Enfin, la demanderesse fait état de ce que dans sa déclaration d’impôt ayant fait l’objet de l’imposition litigieuse figurerait une erreur en ce qu’un produit de … euros aurait été intégré dans le poste « autres produits d’exploitation » à la ligne 4 du compte de produits et pertes, correspondant en fait au transfert de charges facturées aux locataires d’un immeuble situé en France, de sorte que ce produit serait imposable en France et exonéré au Luxembourg en vertu des dispositions de l’article 3 de la Convention franco-luxembourgeoise visant à éliminer les doubles impositions. Elle conclut qu’il y aurait lieu à redresser l’imposition effectuée sur ce point.

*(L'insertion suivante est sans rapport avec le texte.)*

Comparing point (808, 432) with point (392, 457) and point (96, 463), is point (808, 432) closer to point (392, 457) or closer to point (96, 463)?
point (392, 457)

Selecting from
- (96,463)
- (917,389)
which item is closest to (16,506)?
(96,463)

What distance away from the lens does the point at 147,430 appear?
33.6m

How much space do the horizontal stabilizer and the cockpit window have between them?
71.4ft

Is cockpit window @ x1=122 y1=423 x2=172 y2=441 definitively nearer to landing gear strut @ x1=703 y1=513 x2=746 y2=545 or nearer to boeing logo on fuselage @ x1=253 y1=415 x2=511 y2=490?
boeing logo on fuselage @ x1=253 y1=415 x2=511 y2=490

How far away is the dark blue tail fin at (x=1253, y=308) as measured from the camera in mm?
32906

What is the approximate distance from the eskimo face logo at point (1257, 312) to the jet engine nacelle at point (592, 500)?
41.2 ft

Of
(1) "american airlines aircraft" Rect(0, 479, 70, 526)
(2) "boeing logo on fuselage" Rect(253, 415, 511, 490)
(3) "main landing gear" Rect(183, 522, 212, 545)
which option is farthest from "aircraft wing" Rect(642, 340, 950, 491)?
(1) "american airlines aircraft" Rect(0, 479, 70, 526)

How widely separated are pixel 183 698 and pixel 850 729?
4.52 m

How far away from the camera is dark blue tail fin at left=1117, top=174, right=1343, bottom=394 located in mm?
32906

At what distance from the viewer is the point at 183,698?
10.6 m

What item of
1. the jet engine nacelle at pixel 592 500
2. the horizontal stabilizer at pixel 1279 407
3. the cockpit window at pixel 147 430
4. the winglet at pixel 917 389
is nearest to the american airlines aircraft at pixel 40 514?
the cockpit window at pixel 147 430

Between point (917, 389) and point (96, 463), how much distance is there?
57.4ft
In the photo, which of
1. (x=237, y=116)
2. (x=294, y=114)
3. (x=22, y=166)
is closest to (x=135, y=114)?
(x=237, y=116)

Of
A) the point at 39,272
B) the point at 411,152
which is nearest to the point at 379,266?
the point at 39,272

Il y a lieu de rappeler que conformément à l’article 59 de la loi modifiée du 21 juin 1999 portant règlement de procédure devant les juridictions administratives, la preuve des faits libérant de l’obligation fiscale ou réduisant la cote d’impôt appartient au contribuable.
Il convient encore de relever que si le tribunal est certes investi du pouvoir de statuer en tant que juge du fond, il n’en demeure pas moins que s'il est saisi d’un recours contentieux contre un acte déterminé, l’examen auquel il doit se livrer s’effectue en principe dans le cadre des moyens invoqués par la partie demanderesse pour contrer les points spécifiques de l’acte déféré faisant grief, sans que son contrôle ne consiste à procéder à un réexamen général et global de la situation fiscale du contribuable. La mission du juge administratif, lorsqu’il est investi du pouvoir de réformer, consiste en effet à substituer à une décision administrative jugée illégale sa propre décision, de sorte qu’il incombe au demandeur en réformation de fournir à l’appui de sa requête des éléments suffisamment précis pour permettre, le cas échéant, l’exercice utile de ce pouvoir de réformation (cf. trib. adm. 31 mai 2006, n° 20705 du rôle, Pas. adm. 2011, V° Impôts, n° 666).
Or, la simple affirmation, non autrement documentée à l’aide de pièces comptables ou d’autres pièces justificatives, que des revenus déclarés au titre de l’imposition par le fisc luxembourgeois l’auraient été par erreur et devraient en réalité être imposées en France, est insuffisante pour permettre au tribunal d’apprécier tant la réalité de la prétendue erreur de déclaration que le bien-fondé du moyen afférent, de sorte qu’à défaut d’autres éléments, la demande tendant au redressement des bulletins sur ce point est à rejeter comme non fondée.
Il suit de l’ensemble des considérations qui précèdent que le recours est à rejeter comme étant non fondé.
Par ces motifs, le tribunal administratif, troisième chambre, statuant à l’égard de toutes les parties ;
se déclare compétent pour connaître du recours principal en réformation ;
le déclare recevable en la pure forme ;
au fond, le déclare non justifié et en déboute ;
dit qu’il n’y a pas lieu de statuer sur le recours subsidiaire en annulation ;
condamne la demanderesse aux frais.
Ainsi jugé par :
Claude Fellens, vice-président, Annick Braun, premier juge, Andrée Gindt, juge, et lu à l’audience publique du 18 décembre 2012 par le vice-président, en présence du greffier assumé Claudine Meili.